* Listed entries *
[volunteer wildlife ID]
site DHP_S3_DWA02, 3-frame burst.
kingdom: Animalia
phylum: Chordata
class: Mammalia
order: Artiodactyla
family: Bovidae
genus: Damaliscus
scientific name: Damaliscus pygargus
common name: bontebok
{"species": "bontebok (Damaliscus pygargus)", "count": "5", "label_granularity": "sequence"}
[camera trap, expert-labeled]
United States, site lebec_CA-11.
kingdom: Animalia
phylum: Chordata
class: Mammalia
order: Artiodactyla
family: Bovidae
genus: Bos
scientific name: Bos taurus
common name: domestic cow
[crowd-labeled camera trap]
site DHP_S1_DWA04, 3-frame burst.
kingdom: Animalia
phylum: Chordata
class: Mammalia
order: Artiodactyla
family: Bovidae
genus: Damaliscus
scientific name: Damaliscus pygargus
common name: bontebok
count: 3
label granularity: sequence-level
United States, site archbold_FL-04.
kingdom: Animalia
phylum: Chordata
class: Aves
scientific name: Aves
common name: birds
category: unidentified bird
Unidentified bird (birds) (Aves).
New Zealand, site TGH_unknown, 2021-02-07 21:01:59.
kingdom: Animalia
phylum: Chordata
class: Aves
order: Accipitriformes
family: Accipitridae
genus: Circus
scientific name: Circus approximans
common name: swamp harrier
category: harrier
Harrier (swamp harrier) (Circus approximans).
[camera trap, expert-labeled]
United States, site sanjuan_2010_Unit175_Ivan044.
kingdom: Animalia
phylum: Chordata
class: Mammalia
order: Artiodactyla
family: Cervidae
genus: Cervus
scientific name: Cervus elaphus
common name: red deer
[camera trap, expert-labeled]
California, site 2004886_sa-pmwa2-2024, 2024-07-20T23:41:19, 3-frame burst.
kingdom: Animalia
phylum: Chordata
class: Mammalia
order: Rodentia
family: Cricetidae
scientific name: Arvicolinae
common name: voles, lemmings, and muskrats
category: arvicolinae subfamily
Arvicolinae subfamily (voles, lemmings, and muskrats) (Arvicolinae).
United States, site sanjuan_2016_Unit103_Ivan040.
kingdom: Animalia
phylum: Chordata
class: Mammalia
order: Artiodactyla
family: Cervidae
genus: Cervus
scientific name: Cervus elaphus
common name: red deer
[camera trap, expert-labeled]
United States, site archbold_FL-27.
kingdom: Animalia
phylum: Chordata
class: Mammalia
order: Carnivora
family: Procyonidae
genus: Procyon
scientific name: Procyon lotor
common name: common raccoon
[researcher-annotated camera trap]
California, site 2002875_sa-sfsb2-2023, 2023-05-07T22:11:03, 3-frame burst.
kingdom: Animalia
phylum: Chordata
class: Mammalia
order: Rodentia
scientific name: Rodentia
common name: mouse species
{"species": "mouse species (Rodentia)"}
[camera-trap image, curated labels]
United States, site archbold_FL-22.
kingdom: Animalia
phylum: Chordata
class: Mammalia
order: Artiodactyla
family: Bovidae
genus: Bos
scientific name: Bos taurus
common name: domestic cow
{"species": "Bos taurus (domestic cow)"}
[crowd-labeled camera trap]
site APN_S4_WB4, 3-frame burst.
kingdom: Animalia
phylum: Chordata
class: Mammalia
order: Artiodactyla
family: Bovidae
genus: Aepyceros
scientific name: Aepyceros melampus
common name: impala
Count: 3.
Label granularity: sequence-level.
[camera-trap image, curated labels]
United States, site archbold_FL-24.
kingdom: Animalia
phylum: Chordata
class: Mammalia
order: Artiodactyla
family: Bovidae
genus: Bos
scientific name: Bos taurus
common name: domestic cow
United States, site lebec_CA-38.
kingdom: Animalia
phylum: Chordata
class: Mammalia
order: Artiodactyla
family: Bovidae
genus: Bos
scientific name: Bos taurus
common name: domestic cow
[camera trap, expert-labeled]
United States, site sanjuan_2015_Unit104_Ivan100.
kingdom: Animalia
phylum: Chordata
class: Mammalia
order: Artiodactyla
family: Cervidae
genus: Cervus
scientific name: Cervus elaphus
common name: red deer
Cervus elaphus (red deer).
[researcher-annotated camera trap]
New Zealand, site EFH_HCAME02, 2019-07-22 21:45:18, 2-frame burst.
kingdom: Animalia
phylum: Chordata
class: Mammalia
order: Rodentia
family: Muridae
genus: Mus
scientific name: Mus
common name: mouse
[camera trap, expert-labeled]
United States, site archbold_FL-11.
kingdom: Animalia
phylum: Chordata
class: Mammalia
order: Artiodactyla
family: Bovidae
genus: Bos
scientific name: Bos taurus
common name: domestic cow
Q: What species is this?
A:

* Exercise description *
For an answer, give a copy of every line in the listing that holds the word "California".

* The completed task *
California, site 2004886_sa-pmwa2-2024, 2024-07-20T23:41:19, 3-frame burst.
California, site 2002875_sa-sfsb2-2023, 2023-05-07T22:11:03, 3-frame burst.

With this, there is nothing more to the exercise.